I know this because, being bad at drawing and very bad at maths, in an adolescent crisis of confusion, I abandoned architecture and defaulted to art history. As Hunter Thompson said of something else, it was like falling down an elevator shaft and landing in a pool of mermaids. My course was populated entirely by well-spoken girls headed for the art trade: it is the only humanities subject which is a good training for business. Despite the increasing presence of loopy ‘theoreticians’ in the current practice, it is a very conservative subject. One would, not, after all, wish for Christie’s assumptions about value to be questioned.


Kemp has, for whatever reason, not been tempted into any original interpretation of his subject. His explanation follows the established historical sequence of Classical, Medieval, Renaissance, Baroque, Romantic, Modern and Post-Modern (although his chapters have different titles). Each begins, I think unpromisingly, with lengthy excerpts from profoundly respectable source material: Pliny, William Durandus (Bishop of Mende, since you ask), Vasari, André Felibien, Jonathan Richardson, Eugène Delacroix, Baudelaire, Marinetti and one Douglas Crimp (who may or may not be profoundly respectable; he was new to me too).

Art in History comprises very well-informed, but rather windy and prolix, accounts of familiar material, conventionally organised. I am not sure it qualifies as the ‘concise, clear and entertaining’ introduction to its subject that the publisher promises. In a book with neither footnotes nor bibliography and with thus no need to cling to peer-reviewed academic traditions, a daring profiler of ideas might have considered a more radical approach than the laundry list of style labels. What about a bit of disruption? What would Leonardo have done with the sequential nostrums of art history? And Kemp’s refusal to include a bibliography because it would be ‘unworkable’ is a bit lazy. The very difficulty of composing such a thing would have given great value to a select bibliography filtered through a fine mind.

The last chapter, ‘Something Different’, where you would expect an Oxford don of mature years to be at odds with the critical relativism and preening silliness that dominate contemporary art and art history, is one of the best. Kemp is nicely testy about the preposterous Joseph Beuys, an artist who made his career out of grease and felt, and positively enthusiastic about Yoko Ono’s performance art, especially the piece where her outfit is cut down to her underwear by predatory snipping scissors. No, not Leonardo, but we move on.

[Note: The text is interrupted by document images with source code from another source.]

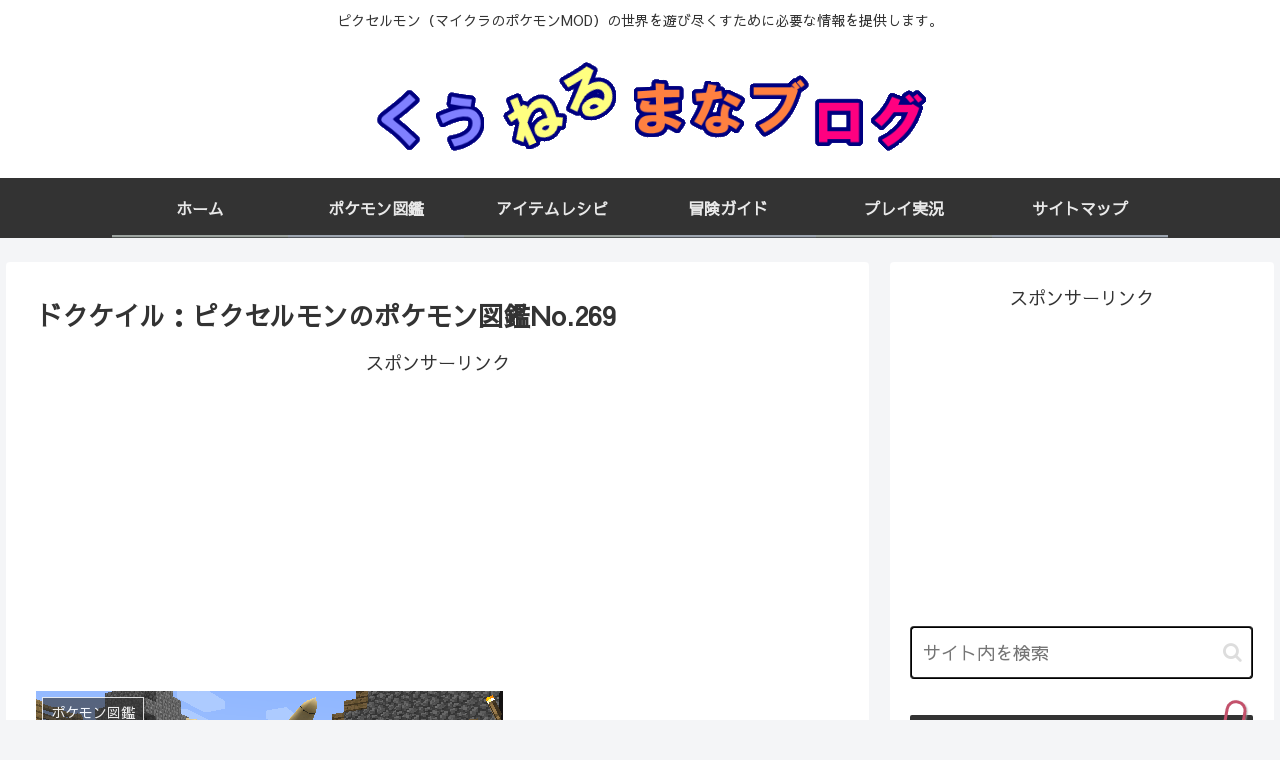

--- FILE ---
content_type: text/html; charset=utf-8
request_url: https://www.google.com/recaptcha/api2/aframe
body_size: 267
content:
<!DOCTYPE HTML><html><head><meta http-equiv="content-type" content="text/html; charset=UTF-8"></head><body><script nonce="E8P9nnsxsED5HSVP6AElpQ">/** Anti-fraud and anti-abuse applications only. See google.com/recaptcha */ try{var clients={'sodar':'https://pagead2.googlesyndication.com/pagead/sodar?'};window.addEventListener("message",function(a){try{if(a.source===window.parent){var b=JSON.parse(a.data);var c=clients[b['id']];if(c){var d=document.createElement('img');d.src=c+b['params']+'&rc='+(localStorage.getItem("rc::a")?sessionStorage.getItem("rc::b"):"");window.document.body.appendChild(d);sessionStorage.setItem("rc::e",parseInt(sessionStorage.getItem("rc::e")||0)+1);localStorage.setItem("rc::h",'1769305449422');}}}catch(b){}});window.parent.postMessage("_grecaptcha_ready", "*");}catch(b){}</script></body></html>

I think it would be marvellous to have Martin Kemp talking over your shoulder in the Prado or the Louvre where an ad-libbed professorial commentary of great erudition would be thrillingly welcome. But it works less well in print. Alas, this book rather reads as if it were written with a gun to the head and a shrieking deadline and dismaying word-count in mind. There are coy illustrations which lack freshness or wit.

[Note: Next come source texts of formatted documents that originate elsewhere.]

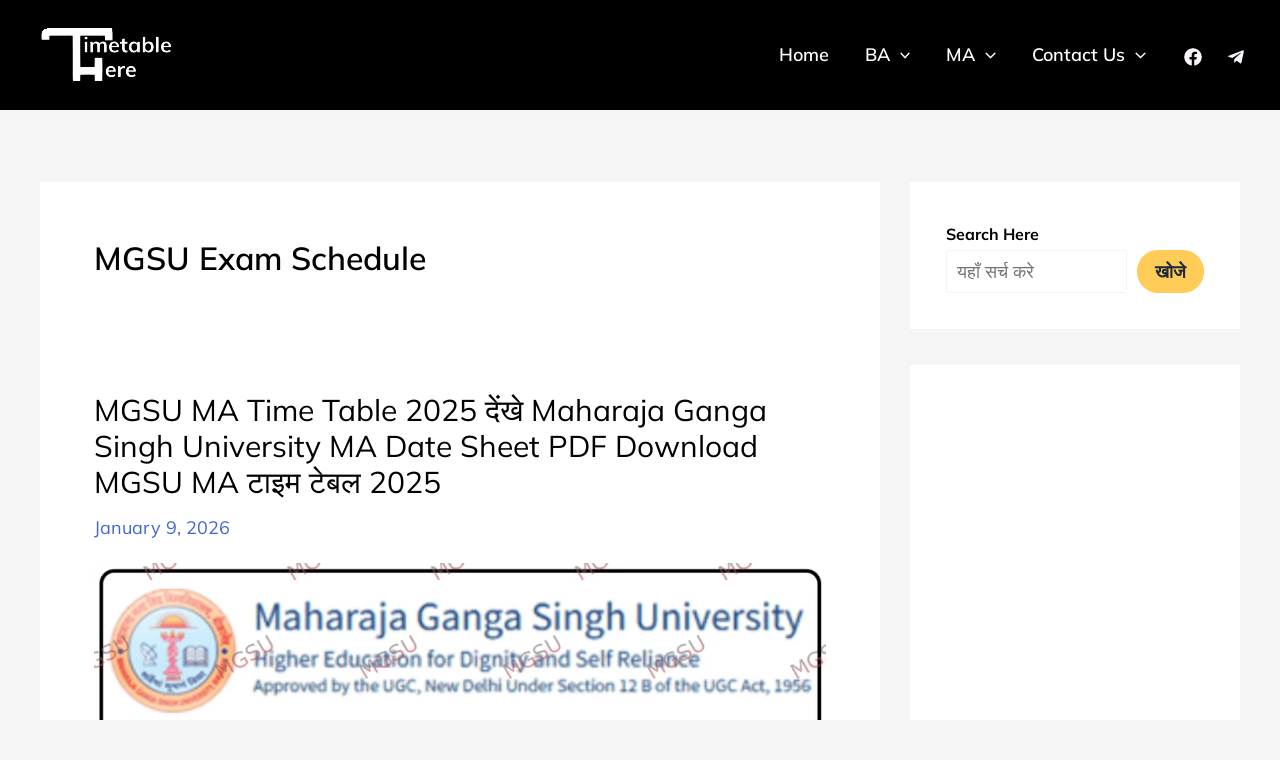

--- FILE ---
content_type: text/html; charset=utf-8
request_url: https://www.google.com/recaptcha/api2/aframe
body_size: 249
content:
<!DOCTYPE HTML><html><head><meta http-equiv="content-type" content="text/html; charset=UTF-8"></head><body><script nonce="rj-tzGQqnS2-_Z9ezQoRew">/** Anti-fraud and anti-abuse applications only. See google.com/recaptcha */ try{var clients={'sodar':'https://pagead2.googlesyndication.com/pagead/sodar?'};window.addEventListener("message",function(a){try{if(a.source===window.parent){var b=JSON.parse(a.data);var c=clients[b['id']];if(c){var d=document.createElement('img');d.src=c+b['params']+'&rc='+(localStorage.getItem("rc::a")?sessionStorage.getItem("rc::b"):"");window.document.body.appendChild(d);sessionStorage.setItem("rc::e",parseInt(sessionStorage.getItem("rc::e")||0)+1);localStorage.setItem("rc::h",'1769611865201');}}}catch(b){}});window.parent.postMessage("_grecaptcha_ready", "*");}catch(b){}</script></body></html>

An enduring mystery of art historical culture is how little sense of style its practitioners have. Kemp writes: ‘Diderot was one of a radical group of French intellectuals determined to reform philosophy, society and culture in France.’ I mean, you could do better on Wikipedia. And instead of writing ‘painted’ he writes ‘strove to render’. Personally, I wouldn’t let a second-year student get away with either of those. Mind you, very few academic art historians are fine prose stylists. The exception was Kenneth Clark although, if you want to split well-groomed hairs, he was perhaps more of a belle-lettrist.

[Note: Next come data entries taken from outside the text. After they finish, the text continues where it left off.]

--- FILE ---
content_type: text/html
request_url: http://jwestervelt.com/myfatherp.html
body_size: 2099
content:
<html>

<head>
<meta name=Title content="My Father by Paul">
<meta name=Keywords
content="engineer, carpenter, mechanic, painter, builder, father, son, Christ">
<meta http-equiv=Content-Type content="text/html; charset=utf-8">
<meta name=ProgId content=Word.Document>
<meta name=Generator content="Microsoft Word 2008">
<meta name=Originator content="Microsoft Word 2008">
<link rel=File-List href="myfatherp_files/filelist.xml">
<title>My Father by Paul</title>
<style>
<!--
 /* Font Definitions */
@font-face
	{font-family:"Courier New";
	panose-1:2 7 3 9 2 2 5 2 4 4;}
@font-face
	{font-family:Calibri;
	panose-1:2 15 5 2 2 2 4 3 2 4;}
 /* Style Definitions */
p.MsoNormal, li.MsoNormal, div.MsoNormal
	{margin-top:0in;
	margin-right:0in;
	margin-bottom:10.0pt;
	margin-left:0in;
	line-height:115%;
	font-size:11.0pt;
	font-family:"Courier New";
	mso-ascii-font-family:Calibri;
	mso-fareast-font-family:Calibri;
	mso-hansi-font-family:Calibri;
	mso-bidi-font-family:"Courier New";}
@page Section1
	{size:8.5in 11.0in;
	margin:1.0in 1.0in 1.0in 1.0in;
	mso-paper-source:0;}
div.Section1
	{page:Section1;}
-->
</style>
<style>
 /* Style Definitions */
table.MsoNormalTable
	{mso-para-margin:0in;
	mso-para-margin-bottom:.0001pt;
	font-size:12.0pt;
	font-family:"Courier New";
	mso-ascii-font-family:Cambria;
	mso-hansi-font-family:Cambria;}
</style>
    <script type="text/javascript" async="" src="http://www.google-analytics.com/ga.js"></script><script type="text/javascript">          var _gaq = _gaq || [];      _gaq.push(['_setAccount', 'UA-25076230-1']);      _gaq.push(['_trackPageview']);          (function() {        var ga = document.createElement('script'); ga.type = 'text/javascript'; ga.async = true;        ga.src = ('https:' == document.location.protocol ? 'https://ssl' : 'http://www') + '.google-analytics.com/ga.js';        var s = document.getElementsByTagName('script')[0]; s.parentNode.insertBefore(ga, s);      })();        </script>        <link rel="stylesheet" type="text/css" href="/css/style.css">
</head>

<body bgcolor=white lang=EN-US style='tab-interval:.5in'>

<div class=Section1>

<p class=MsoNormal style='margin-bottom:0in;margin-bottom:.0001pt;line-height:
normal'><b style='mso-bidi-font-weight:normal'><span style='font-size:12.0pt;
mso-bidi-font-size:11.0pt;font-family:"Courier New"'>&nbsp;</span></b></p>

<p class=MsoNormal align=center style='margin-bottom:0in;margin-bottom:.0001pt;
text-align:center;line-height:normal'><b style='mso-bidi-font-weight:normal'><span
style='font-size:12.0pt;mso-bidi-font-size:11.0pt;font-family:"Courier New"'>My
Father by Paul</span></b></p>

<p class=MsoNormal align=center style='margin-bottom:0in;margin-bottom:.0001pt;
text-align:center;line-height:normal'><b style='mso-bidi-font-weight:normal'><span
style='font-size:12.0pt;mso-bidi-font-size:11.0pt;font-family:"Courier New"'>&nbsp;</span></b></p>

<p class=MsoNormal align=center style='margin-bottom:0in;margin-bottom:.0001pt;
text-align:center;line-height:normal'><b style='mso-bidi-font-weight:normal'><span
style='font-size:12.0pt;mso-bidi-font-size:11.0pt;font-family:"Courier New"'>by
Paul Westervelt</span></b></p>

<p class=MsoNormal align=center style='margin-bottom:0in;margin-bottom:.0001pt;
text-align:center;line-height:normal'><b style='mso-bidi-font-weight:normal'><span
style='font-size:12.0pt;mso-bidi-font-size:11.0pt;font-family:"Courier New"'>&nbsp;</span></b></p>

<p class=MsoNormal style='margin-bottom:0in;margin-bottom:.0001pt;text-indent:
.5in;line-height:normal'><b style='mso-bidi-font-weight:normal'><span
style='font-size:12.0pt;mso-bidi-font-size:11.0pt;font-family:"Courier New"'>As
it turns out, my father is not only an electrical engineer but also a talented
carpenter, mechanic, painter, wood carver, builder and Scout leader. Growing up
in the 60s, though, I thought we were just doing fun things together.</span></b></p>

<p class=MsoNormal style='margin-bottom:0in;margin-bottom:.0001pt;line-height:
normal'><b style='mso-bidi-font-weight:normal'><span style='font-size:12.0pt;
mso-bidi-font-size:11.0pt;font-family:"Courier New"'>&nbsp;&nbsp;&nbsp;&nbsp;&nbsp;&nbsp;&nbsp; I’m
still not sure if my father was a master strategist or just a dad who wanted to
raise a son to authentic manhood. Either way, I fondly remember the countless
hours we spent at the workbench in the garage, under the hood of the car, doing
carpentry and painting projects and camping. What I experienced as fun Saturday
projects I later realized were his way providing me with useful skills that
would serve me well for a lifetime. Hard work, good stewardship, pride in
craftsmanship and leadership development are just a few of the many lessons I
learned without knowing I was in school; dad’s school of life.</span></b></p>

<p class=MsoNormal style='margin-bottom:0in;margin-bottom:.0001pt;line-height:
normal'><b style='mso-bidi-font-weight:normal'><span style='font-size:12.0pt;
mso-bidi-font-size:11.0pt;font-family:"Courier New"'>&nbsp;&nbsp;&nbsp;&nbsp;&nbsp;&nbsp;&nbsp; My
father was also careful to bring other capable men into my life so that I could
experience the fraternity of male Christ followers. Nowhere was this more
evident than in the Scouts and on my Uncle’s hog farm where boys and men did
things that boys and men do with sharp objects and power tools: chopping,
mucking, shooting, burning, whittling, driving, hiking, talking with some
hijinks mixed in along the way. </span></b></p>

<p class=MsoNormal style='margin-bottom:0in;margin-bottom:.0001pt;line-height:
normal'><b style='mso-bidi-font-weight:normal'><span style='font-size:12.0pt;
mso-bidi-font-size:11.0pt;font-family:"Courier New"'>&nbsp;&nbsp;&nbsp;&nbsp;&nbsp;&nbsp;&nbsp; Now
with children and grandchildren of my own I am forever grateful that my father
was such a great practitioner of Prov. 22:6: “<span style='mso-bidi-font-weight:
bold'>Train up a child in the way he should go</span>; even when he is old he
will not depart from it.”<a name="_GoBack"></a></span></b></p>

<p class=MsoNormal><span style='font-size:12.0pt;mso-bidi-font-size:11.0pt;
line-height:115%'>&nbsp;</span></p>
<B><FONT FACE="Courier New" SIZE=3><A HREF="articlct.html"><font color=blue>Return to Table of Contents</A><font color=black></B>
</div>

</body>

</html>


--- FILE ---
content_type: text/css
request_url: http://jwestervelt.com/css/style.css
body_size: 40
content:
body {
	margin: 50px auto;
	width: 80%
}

The art historian’s lack of aesthetic sense applies to the world too. The great Ernst Gombrich, whose incomparable Story of Art of 1950 will never be surpassed as an introduction to art-in-history, used to live in an environment of gasp-makingly artless clutter — borderline squalor. But Gombrich gave us the fine apothegm: ‘There is no such thing as art. There are only artists.’ Martin Kemp gets nowhere near such synoptic genius. I don’t think he even tried. Gombrich is now in its 16th edition. I doubt that Kemp, in this version, will get that far.